Stored items

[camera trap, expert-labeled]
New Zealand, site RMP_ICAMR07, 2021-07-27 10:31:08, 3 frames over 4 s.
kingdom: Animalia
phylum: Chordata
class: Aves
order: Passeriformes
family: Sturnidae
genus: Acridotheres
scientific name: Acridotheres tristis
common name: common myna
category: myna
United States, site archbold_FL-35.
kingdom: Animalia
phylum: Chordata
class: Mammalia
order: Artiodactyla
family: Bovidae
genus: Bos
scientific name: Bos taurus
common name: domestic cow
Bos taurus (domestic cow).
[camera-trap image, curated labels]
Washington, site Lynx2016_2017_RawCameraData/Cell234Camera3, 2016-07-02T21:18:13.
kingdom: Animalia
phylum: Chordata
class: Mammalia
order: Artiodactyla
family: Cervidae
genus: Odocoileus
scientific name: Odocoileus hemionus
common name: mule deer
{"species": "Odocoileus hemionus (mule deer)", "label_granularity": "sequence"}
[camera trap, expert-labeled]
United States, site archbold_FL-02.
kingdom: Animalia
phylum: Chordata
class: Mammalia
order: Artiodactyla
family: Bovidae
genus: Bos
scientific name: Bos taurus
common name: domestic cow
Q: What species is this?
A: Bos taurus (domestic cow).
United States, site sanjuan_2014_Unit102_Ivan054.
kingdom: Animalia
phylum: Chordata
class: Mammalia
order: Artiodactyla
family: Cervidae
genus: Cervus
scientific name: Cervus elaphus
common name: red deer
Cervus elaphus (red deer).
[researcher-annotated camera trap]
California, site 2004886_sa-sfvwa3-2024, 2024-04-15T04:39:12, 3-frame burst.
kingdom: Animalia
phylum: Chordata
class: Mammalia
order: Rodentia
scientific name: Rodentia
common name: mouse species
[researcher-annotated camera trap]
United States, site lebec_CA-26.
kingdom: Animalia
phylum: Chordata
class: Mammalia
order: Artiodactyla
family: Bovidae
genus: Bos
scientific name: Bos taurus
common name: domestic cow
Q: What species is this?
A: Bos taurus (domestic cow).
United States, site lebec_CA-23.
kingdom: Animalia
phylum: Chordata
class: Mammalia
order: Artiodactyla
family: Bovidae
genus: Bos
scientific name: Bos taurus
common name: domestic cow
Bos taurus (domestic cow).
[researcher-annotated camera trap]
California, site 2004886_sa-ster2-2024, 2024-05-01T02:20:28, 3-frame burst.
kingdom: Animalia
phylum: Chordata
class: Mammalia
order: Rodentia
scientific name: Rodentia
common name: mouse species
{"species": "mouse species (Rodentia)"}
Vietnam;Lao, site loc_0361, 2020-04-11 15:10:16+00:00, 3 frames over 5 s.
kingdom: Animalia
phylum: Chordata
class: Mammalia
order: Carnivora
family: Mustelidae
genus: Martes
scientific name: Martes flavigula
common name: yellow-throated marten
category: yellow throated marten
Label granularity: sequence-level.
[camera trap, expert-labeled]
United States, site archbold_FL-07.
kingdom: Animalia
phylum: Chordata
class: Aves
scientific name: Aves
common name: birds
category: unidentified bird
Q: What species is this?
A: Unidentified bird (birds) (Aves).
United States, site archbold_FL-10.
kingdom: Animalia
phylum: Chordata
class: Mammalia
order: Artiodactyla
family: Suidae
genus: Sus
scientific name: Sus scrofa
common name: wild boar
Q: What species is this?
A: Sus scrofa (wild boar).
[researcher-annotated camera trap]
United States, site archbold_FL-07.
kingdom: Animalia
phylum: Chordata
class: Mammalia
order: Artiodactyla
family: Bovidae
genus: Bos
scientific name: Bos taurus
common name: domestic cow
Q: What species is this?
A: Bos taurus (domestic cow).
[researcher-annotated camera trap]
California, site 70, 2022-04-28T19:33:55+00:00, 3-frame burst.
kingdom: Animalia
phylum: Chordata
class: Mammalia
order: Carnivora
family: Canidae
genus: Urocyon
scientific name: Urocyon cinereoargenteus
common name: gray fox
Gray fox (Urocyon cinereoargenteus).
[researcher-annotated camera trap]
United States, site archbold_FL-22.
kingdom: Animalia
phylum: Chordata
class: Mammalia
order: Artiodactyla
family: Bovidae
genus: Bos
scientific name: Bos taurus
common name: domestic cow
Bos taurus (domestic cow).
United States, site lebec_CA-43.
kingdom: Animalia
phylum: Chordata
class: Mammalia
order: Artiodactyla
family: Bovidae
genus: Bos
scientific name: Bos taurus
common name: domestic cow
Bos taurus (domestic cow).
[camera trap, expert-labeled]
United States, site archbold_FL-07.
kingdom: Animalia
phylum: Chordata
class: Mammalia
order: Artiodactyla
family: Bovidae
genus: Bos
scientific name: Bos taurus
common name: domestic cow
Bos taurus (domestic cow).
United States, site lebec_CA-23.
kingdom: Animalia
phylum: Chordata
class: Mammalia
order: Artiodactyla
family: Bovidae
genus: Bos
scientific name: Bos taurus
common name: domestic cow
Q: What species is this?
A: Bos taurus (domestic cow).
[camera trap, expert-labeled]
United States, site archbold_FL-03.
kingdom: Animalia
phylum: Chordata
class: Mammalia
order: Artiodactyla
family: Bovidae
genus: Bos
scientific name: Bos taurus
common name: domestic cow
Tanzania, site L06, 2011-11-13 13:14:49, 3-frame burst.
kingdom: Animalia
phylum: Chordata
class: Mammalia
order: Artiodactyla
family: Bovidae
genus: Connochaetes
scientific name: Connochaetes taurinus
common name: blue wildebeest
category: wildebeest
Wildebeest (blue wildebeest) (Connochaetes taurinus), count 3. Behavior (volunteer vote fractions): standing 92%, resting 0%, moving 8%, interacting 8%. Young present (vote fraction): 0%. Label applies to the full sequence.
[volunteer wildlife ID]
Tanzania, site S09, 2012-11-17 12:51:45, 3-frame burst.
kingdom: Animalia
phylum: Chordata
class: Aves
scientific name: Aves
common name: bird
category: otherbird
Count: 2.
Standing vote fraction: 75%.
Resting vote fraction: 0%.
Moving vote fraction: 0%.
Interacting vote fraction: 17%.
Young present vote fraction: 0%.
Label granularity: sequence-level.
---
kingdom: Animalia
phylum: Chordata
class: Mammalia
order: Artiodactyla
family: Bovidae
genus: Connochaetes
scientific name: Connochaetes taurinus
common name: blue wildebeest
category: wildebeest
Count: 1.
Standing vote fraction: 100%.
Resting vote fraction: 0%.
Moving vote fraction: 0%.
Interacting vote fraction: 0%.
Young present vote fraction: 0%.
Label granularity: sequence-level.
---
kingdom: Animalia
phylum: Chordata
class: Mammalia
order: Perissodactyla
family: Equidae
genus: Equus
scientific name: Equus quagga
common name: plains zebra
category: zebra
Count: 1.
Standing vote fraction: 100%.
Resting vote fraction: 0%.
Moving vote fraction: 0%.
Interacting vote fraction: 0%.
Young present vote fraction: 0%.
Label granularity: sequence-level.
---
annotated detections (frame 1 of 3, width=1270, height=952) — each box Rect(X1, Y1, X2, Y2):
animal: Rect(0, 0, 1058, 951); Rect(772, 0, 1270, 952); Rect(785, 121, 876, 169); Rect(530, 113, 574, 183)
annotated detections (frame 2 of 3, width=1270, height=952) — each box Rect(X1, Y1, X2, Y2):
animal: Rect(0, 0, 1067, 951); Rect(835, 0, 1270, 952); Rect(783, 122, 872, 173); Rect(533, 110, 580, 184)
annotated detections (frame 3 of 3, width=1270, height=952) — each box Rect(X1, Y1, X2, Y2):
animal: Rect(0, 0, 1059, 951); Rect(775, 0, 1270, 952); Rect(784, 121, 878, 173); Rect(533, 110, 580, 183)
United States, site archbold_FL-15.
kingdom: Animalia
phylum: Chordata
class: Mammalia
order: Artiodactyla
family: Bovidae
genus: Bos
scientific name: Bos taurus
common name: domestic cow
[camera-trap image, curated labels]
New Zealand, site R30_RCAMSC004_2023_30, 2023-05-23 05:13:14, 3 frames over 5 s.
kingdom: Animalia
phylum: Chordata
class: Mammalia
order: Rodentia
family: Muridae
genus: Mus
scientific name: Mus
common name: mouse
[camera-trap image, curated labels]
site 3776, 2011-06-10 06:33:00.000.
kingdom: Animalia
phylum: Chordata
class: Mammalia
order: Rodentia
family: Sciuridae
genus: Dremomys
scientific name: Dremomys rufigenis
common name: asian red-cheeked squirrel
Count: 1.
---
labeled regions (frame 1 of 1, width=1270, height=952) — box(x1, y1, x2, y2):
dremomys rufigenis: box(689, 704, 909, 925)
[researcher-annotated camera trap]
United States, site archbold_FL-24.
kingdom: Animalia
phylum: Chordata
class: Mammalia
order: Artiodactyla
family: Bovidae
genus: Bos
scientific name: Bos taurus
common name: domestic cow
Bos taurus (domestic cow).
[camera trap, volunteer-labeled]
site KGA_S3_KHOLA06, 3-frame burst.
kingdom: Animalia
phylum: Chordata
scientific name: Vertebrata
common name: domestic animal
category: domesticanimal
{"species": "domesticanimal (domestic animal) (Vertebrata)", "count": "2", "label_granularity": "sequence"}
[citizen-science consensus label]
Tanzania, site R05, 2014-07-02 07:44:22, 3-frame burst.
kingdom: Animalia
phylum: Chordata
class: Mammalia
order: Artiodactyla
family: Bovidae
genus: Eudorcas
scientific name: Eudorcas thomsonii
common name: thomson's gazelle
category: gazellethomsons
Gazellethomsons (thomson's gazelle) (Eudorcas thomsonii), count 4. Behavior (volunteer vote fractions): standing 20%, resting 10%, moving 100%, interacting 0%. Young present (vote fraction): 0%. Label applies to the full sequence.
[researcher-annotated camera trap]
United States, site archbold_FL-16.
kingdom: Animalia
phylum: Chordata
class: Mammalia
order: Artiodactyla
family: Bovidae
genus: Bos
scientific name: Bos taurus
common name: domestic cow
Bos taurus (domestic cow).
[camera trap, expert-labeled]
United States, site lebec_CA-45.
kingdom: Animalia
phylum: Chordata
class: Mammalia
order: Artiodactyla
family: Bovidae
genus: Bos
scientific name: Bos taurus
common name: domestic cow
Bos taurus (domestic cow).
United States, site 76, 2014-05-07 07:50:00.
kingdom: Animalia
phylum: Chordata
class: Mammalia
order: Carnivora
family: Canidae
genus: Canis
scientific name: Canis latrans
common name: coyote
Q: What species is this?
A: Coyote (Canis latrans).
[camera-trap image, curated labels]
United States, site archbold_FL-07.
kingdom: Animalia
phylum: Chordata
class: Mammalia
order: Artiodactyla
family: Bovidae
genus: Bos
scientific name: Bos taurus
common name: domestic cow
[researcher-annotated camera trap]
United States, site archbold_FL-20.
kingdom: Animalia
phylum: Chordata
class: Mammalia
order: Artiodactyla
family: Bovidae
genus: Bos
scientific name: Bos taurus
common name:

» Task item: In the records above, locate each line with the word "mule". Copy all such lines.

» Response area:
common name: mule deer
{"species": "Odocoileus hemionus (mule deer)", "label_granularity": "sequence"}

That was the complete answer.